Dickinson v. French

416 F. Supp. 429, 1976 U.S. Dist. LEXIS 14697
CourtDistrict Court, S.D. Alabama
DecidedJune 9, 1976
DocketCiv. A. 76-166P
StatusPublished
Cited by8 cases

This text of 416 F. Supp. 429 (Dickinson v. French) is published on Counsel Stack Legal Research, covering District Court, S.D. Alabama primary law. Counsel Stack provides free access to over 12 million legal documents including statutes, case law, regulations, and constitutions.

Bluebook
Dickinson v. French, 416 F. Supp. 429, 1976 U.S. Dist. LEXIS 14697 (S.D. Ala. 1976).

Opinion

OPINION

DANIEL HOLCOMBE THOMAS, Senior District Judge.

This civil rights action brought pursuant to 42 U.S.C. §§ 1983, 1985(2), (3) 1 is before the Court on motions to proceed as a class, for leave to proceed in forma pauperis and on an affidavit of recuse 2 filed by the plaintiff, Enoch Dickinson, Jr., individually and on behalf of others similarly situated as a class. 3 In the above-styled action, Dickinson brings suit against a federal marshal, a federal deputy marshal, a federal district judge and two private citizens, alleging that a “conspiracy” existed between the defendants giving rise to this cause of action.

The facts surrounding this suit may be briefly capsulated as follows: On November 23, 1973, Dickinson was found guilty of ten counts of mail fraud in violation of 18 U.S.C. § 1341 and was sentenced to imprisonment for a period of five years on each count to run concurrently. 4 The conviction was affirmed on appeal in United States v. Dickinson, 496 F.2d 876 (C.A. 5 1974). Presently, Dickinson is incarcerated in the United States Penitentiary in Leavenworth, Kansas. As a result of his conviction Dickinson has instituted this law suit against the defendants.

In paragraph 11 of the “statement of the facts” Dickinson asserts that Jim French, a United States Marshal, Frank Daffin, Deputy United States Marshal and Virgil Pittman, United States District Judge “devised a scheme which created an environmental atmosphere of bias and prejudice by creating the conditions which existed during plaintiff’s trial in November of 1973.” Plaintiff further asserts that “said scheme caused the jury people and prosecution witnesses to become intimately associated with each other, and allowing the jury people to obtain knowledge of the facts in the trials before the trials ever began. . . . ” In paragraph 12 of the “Statement of the Facts” Dickinson alleges that witnesses Robert L. Bulger and Harry M. Oakley “while waiting in the courtroom and hallways to discuss the merits of the plaintiffs trials in the presence of the jury people, and knowing that they were prosecuting witnesses and knowing that the jury people were to serve on the trials of the plaintiffs, and such action created bias and prejudice in the jury people (sic) minds. . . .” Dickinson alleges that he and other members of the class have sustained damages in the amount of $20,000.00 for loss of employment and $1,000,000.00 for illegal imprisonment. 5

*432 In initiating this civil action, Dickinson has filed an application to proceed in forma pauperis as provided by 28 U.S.C. § 1915. Admittedly, Section 1915(a) of Title 28 permits the commencement of a civil action without the prepayment of fees and costs of security thereof “by a person who makes affidavit that he is unable to pay such costs or give security therefor. . . ”
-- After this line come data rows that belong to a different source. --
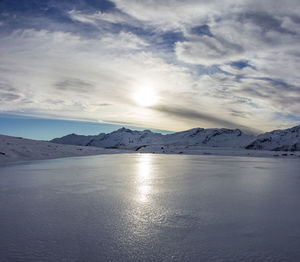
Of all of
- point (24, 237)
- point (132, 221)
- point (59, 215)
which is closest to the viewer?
point (24, 237)

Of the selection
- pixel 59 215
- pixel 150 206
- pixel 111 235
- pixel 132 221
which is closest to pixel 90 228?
pixel 111 235

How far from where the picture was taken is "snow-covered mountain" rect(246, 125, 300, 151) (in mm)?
61006

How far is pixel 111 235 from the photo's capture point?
Result: 3811 mm

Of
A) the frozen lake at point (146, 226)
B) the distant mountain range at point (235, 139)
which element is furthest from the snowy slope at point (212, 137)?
the frozen lake at point (146, 226)

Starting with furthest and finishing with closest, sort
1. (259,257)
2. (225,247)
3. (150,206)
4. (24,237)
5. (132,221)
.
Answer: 1. (150,206)
2. (132,221)
3. (24,237)
4. (225,247)
5. (259,257)

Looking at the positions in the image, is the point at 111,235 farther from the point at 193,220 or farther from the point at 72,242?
the point at 193,220

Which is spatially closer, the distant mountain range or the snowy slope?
the distant mountain range

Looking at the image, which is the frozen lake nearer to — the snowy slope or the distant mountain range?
the distant mountain range

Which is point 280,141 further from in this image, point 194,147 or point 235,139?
point 235,139

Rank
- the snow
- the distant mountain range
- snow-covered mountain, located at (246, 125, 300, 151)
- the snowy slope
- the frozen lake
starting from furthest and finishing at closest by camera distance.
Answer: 1. the snowy slope
2. the distant mountain range
3. snow-covered mountain, located at (246, 125, 300, 151)
4. the snow
5. the frozen lake

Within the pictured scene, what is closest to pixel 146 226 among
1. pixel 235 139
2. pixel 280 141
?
pixel 280 141

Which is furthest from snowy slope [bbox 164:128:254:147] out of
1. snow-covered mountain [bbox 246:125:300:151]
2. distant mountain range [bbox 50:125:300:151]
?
snow-covered mountain [bbox 246:125:300:151]

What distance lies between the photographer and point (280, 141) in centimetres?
6638

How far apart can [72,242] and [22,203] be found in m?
3.09
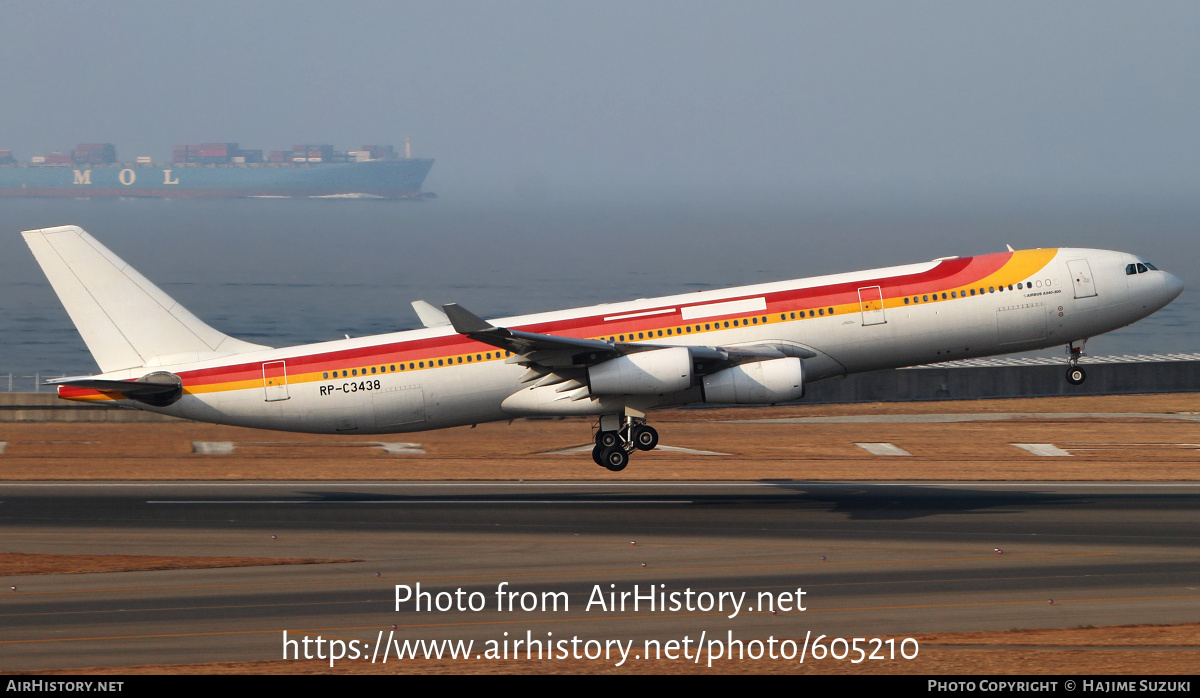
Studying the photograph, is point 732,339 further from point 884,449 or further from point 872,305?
point 884,449

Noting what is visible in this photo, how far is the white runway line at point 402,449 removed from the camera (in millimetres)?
51219

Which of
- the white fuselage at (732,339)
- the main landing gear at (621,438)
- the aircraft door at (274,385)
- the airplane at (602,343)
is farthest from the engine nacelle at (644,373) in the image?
the aircraft door at (274,385)

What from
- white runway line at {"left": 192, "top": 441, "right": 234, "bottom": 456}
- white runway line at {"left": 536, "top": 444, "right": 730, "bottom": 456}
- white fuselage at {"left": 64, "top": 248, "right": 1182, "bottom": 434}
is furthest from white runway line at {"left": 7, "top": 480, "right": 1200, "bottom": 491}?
white runway line at {"left": 536, "top": 444, "right": 730, "bottom": 456}

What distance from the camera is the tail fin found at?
39906 mm

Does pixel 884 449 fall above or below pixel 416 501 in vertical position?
below

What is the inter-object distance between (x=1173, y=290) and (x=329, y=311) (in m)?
111

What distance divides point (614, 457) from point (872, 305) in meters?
9.91

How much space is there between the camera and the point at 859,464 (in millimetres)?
48656

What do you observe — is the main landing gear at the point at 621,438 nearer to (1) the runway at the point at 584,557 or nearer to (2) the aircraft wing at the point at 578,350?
(1) the runway at the point at 584,557

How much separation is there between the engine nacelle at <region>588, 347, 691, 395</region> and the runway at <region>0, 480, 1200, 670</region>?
403cm

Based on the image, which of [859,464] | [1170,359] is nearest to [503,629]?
[859,464]

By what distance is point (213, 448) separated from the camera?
5200 centimetres

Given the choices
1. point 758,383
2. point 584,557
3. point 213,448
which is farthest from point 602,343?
point 213,448

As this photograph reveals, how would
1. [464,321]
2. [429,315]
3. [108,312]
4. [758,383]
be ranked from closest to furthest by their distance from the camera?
[464,321], [758,383], [108,312], [429,315]
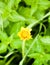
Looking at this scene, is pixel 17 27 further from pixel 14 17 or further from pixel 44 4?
pixel 44 4

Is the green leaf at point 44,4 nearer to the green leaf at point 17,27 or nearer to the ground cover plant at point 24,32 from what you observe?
the ground cover plant at point 24,32

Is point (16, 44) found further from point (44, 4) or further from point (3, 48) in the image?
point (44, 4)

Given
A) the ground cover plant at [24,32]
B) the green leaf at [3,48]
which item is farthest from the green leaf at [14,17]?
the green leaf at [3,48]

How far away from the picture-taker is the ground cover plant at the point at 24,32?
→ 0.74 m

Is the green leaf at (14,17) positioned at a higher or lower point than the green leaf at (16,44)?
higher

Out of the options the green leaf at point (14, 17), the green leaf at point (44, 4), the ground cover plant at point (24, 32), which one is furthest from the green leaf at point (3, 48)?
the green leaf at point (44, 4)

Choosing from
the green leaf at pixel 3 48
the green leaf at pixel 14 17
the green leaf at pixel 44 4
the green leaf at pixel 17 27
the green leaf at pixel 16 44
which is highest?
the green leaf at pixel 44 4

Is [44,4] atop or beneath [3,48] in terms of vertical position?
atop

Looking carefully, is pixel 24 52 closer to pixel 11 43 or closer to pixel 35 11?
pixel 11 43

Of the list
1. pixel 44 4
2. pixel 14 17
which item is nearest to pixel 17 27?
pixel 14 17

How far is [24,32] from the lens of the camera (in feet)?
2.40

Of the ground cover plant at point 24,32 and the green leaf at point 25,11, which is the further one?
the green leaf at point 25,11

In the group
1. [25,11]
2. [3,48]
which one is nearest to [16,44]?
[3,48]

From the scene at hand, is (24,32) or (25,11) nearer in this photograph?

However, the Court has broad discretion to consider the separate question, under 28 U.S.C. § 1915(d) whether the complaint should be dismissed as “frivolous or malicious.” Section 1915(d) provides:

The court may request an attorney to represent any such person unable to employ counsel and may dismiss the case if the allegation of poverty is untrue, or is satisfied that the action is frivolous or malicious. (Emphasis added)

Accordingly, under Section 1915(d), the Court may dismiss an in forma pauperis action “if satisfied that the action is frivolous or malicious.” Moreover, a dismissal under that section is appropriate when the plaintiff is engaged in repetitive litigation concerning issues already determined, Duhart v. Carlson, 469 F.2d 471, 473 (C.A. 10 1972), cert. denied, 410 U.S. 958, 93 S.Ct. 1431, 35 L.Ed.2d 1692 (1973), and when the allegations of the complaint are beyond credulity. Jones v. Bales, 58 F.R.D. 453, 463-464 (N.D.Ga.1972), aff’d 480 F.2d 805 (C.A. 5 1973).

The plaintiff and his complaints are no strangers to this Court. 6 Moreover, upon reviewing a number of complaints filed by the plaintiff in other federal district courts throughout the country, it api pears without contradiction that Dickinson has instituted a practice of filing civil suits against the prosecution witnesses who testified at his trial in November of 1973. 7

*433 Although pro se pleadings must be liberally read, especially in the context of civil rights suits, the Court is of the opinion that a determination must be made at this juncture whether the claim made by Dickinson is patently frivolous. Notwithstanding the relax standards for pro se pleadings where the allegations contained in the plaintiff’s complaint are nothing more than conclusions and could not under any circumstances be classified as “facts” which would entitle the plaintiff to relief, the Court may properly dismiss the complaint. Dailey v. Barrow, 280 F.Supp. 187; 188 (W.D.Mich., 1968); See McGuire v. Todd, 198 F.2d 60, 63 (C.A. 5 1952).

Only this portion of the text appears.